Hummm, I seem to recall Santa Monica Studio saying that Kratos' story was done when GoW 3 was released. Whoops, apparently it's not. And I'm not sure how I feel about that. I feel like I'm one of the very few people who kind of appreciated God of War 3's story elements, and I think the ending was especially unusual in how Kratos ends up admitting to the monster he has become, and dies a lonely and miserable death. To this day Kratos is considered perhaps the most evil and irredeemable protagonist in video game history, and IMO this kind of waters that down. He was a complete and utter monster that didn't deserve redemption, and I would have way preferred continuing the series with a new main character and setting.

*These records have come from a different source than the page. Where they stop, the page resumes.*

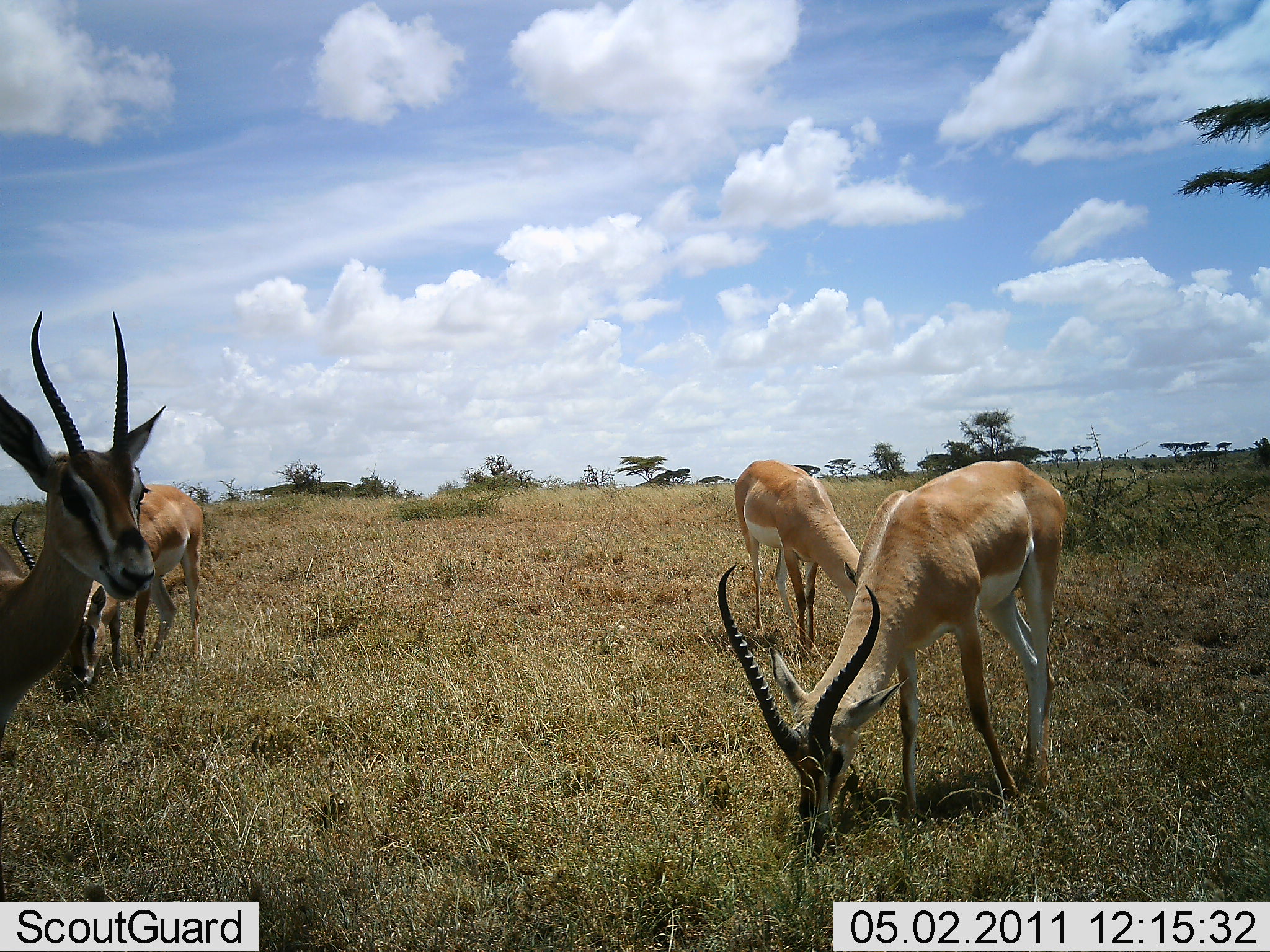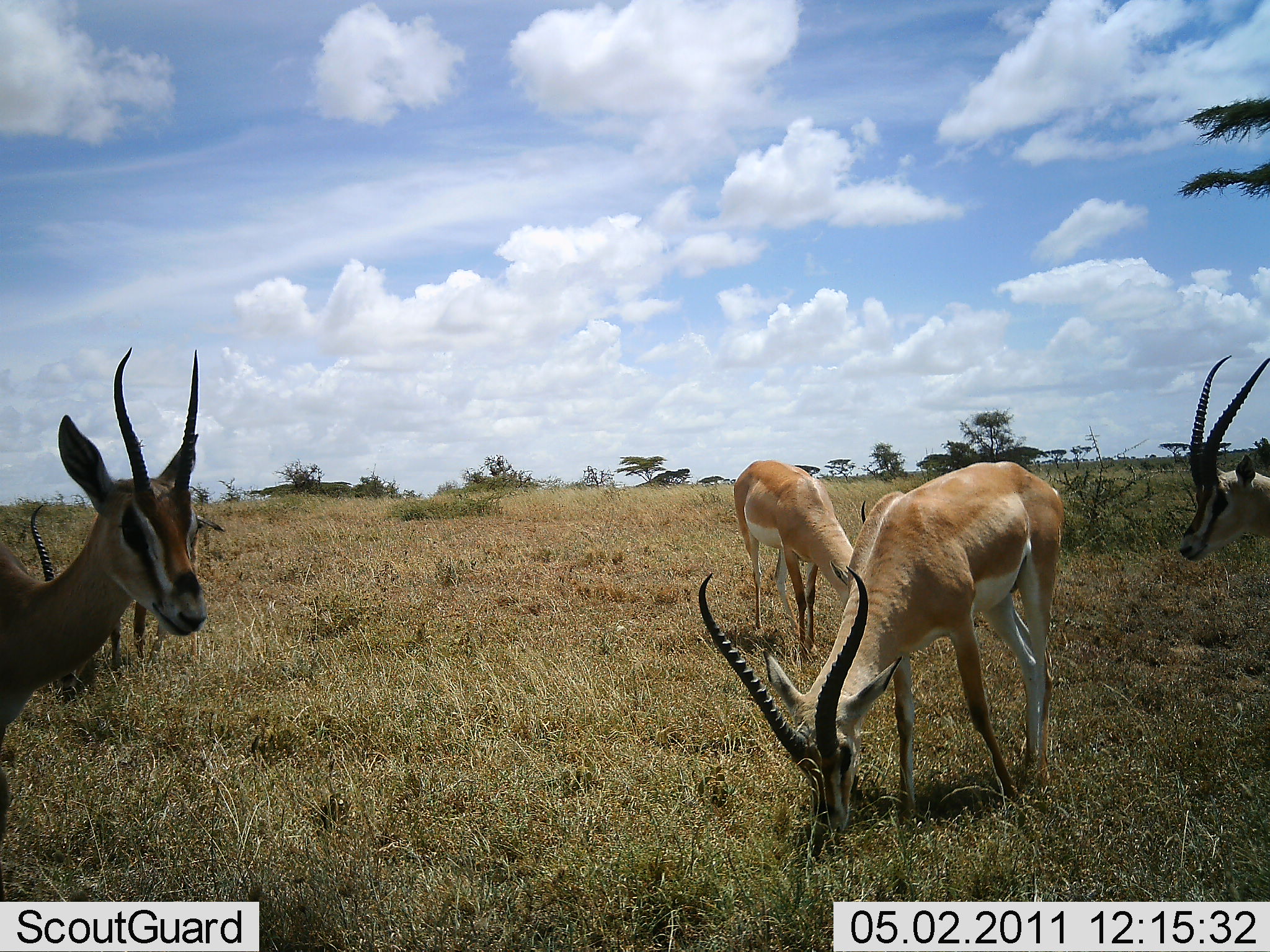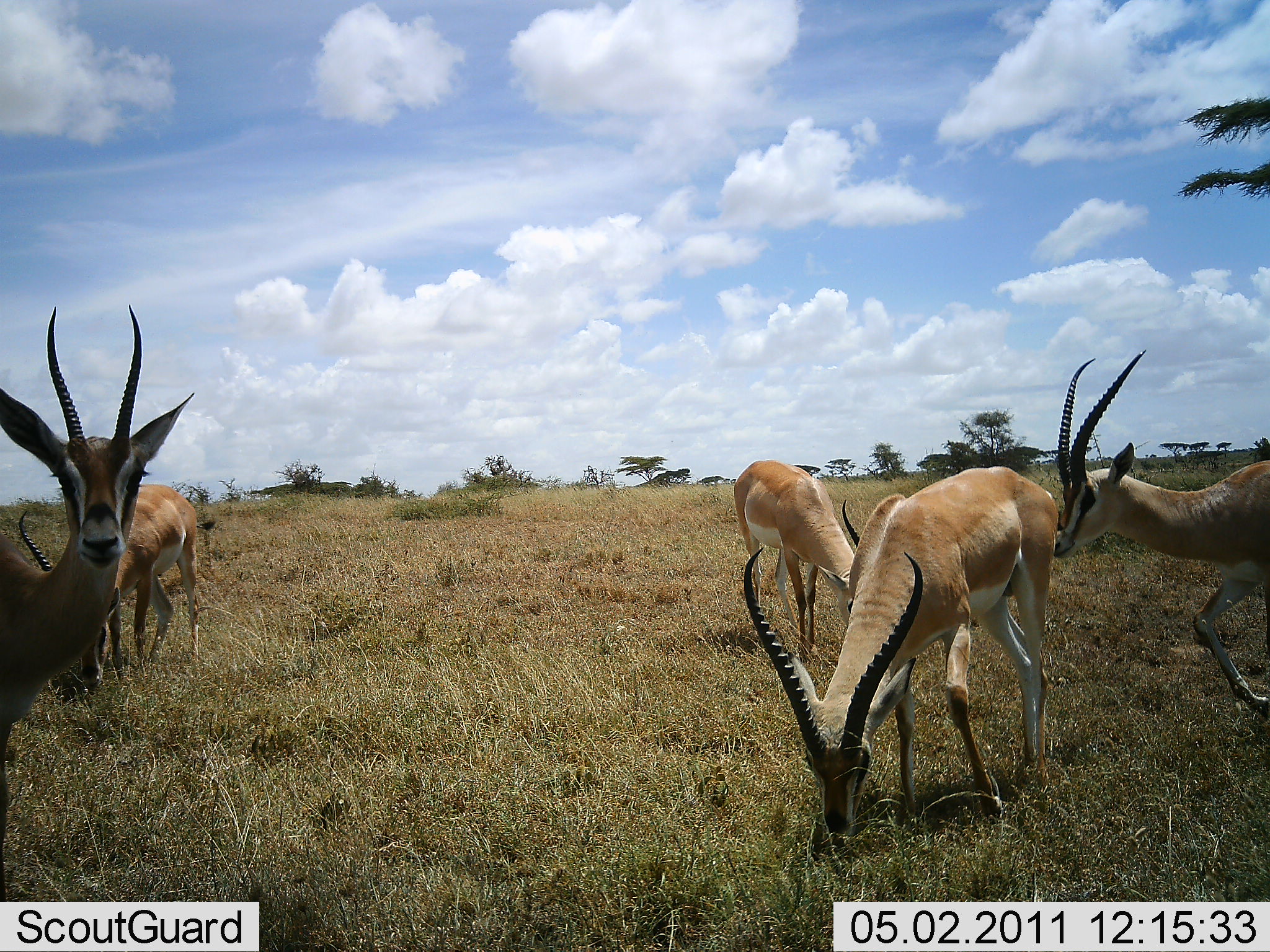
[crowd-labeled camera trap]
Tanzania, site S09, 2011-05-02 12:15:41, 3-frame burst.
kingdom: Animalia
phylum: Chordata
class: Mammalia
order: Artiodactyla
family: Bovidae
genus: Nanger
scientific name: Nanger granti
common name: grant's gazelle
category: gazellegrants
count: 5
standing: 64%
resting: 0%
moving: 29%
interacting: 0%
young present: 0%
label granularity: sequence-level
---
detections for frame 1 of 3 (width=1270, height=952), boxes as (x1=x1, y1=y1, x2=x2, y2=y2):
animal: (x1=714, y1=458, x2=1064, y2=855); (x1=0, y1=306, x2=173, y2=742); (x1=11, y1=483, x2=203, y2=675); (x1=733, y1=459, x2=862, y2=657)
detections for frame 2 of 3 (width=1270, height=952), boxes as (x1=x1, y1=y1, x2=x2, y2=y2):
animal: (x1=697, y1=461, x2=1064, y2=861); (x1=0, y1=348, x2=213, y2=753); (x1=27, y1=501, x2=225, y2=707); (x1=734, y1=459, x2=876, y2=659); (x1=1172, y1=353, x2=1270, y2=558)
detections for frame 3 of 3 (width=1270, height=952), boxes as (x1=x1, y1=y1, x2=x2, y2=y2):
animal: (x1=741, y1=466, x2=1058, y2=839); (x1=0, y1=302, x2=195, y2=901); (x1=1049, y1=349, x2=1270, y2=721); (x1=18, y1=483, x2=198, y2=690); (x1=733, y1=459, x2=862, y2=662)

Though I could perhaps get interested if they put some special spin on it. This clearly is the same Kratos as before, as signified by the massive scar on his abdomen, but perhaps he's not entirely the same as before. Perhaps the old Kratos died in the sense that he lost his memory, his identity, or a part of those, and ended up just a wanderer. Or perhaps he's still haunted by visions of slaughter from an unknown past, and is trying to make right by it. I couldn't see the same Kratos from God of War 3 trying to redeem himself without
some kind of identity change.
Also, when the hell are we going to see anything in video games based on Egyptian mythology? Or fuck, anything else but the same old Norse stuff. We've already seen Skyrim and Thor, do we really need more of that?
shrekfan246 said:
Well, not exactly. After the credits there's a scene that shows where Kratos was left to die, but he's not there anymore and there's a trail of blood leading off the edge of the platform.
I always preferred to think that wasn't a hint at Kratos being alive, but rather a way of bringing the series full circle, to the nearly first words we hear in the series: "And Kratos cast himself from the highest mountain in all of Greece". Hardly a mountain in Greece higher than Olympus itself, right?